By Phil Anastasia
Former Collingswood High School basketball coach Joe McLoughlin has filed a lawsuit against the Collingswood Board of Education and three school administrators, claiming he lost his job because he defended black players against "racist practices and acts."
McLoughlin, who was Collingswood's coach from 1998-2012 and is the school's all-time leader in boys' basketball victories, charged that Collingswood principal Edward Hill and athletic director Ronald Hamrick made derogatory comments about black players on the Collingswood team.
Hill and Hamrick, along with Collingswood superintendent Dr. Scott Oswald and the Collingswood Board of Education, are named as defendants in the civil lawsuit, which was filed August 1 in Camden County superior court.
Joseph Betley, attorney for the Collingswood board of education, on Monday said the lawsuit was "without merit" and said the school district "looks forward to these allegations being looked at and decided on their merits."
Oswald declined to comment.

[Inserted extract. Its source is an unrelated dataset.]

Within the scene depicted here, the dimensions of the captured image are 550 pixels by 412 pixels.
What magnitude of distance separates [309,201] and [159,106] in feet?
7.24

Hill and Hamrick were on vacation on Monday, according to administrative assistants in their respective offices, and unavailable for comment.
McLoughlin was not re-hired as Collingswood coach after the 2011-12 season. He won 235 games in 14 seasons and led the program to South Jersey Group 2 titles in 2008 and 2010.
His attorney at the time, Dennis Young, said in June 2012 that McLoughlin was not rehired "because he wouldn't play more white players."
McLoughlin's current attorney, Charles Nugent, confirmed the lawsuit but declined further comment.
McLoughlin, who is a special-education teacher in the Collingswood school system, seeks "punitive" and "compensatory" damages.
The lawsuit claims that McLoughlin has suffered "damages including, but not limited to emotional distress with physical manifestation of that distress, high blood pressure, anxiety disorders, was forced to undergo diagnostic tests for heart conditions, embarrassment, lost wages, and humiliation. Plaintiff further incurred medical expenses, suffered loss of income and other benefits."
In the lawsuit, McLoughlin contends that Hill, then Collingswood's athletic director, told him in 1999 that McLoughlin "catered" to black athletes, that white players are reluctant to try out for the team and that Collingswood is a "white town."
McLoughlin also claims that during the 2006-07 season that Hill twice referred to a Collingswood player by the N-word.
McLoughlin also claims that Hamrick, the current athletic director, said a black Collingswood player who had transferred from Camden for the 2010-11 season was not a "good fit" and indicated that he didn't like "his kind."
The lawsuit also claims that Hamrick referred to a black Collingswood player in September of 2010 by a vulgar and derogatory name.
"As a direct result of his objection to racist practices and acts, McLoughlin was discriminated against," the lawsuit contends.
Further, the lawsuit contends, "The retaliation of the plaintiff would not have occurred but for the fact that the plaintiff spoke against the discrimination against the African American students."
Betley said that McLoughlin was not dismissed as Collingswood's coach in retaliation for McLoughlin's defense of black players.
"The decision (by Oswald) not to recommend him (to be re-hired) had nothing to do with that," Betley said. "I don't know if Hill said things. I don't know if Hamrick said things. There's no proof and they've been denied.
"But I do know that whatever was said 14 years ago had nothing to do with the decision not to rehire Joe McLoughlin as the basketball coach."
Betley said Collingswood would be defended in the matter by attorney Pat Madden of the Haddonfield law firm of Madden and Madden.
In a Jan. 20, 2012 e-mail exchange with McLoughlin that The Inquirer has obtained, Oswald said the coach needed to "check this Hamrick/Hill paranoia at the door."
Oswald also made reference to ongoing concerns that McLoughlin had expressed about Hill and Hamrick.
"As I told you a dozen times last year, neither Ed nor Ron has ever not supported you in discussions with me," Oswald wrote.
Oswald also wrote that he was considering asking McLoughlin to step away from coaching for a year.
"At this point, I, your No. 1 supporter, am considering asking you to take a year off next year . . . I just can't keep dealing with this 'everybody is out to get me' mentality."
When McLoughlin was not re-hired in the spring of 2012, the Collingswood board of education hired former Camden County prosecutor Edward Borden to investigate allegations that the coach was pressured by administrators to play more white athletes.
Borden said Monday that his investigation was "done" and had been presented to Collingswood officials.
Borden declined to comment on his findings, citing "personnel matters" that had not be made public by the board of education.
Betley also declined to comment on Borden's investigation.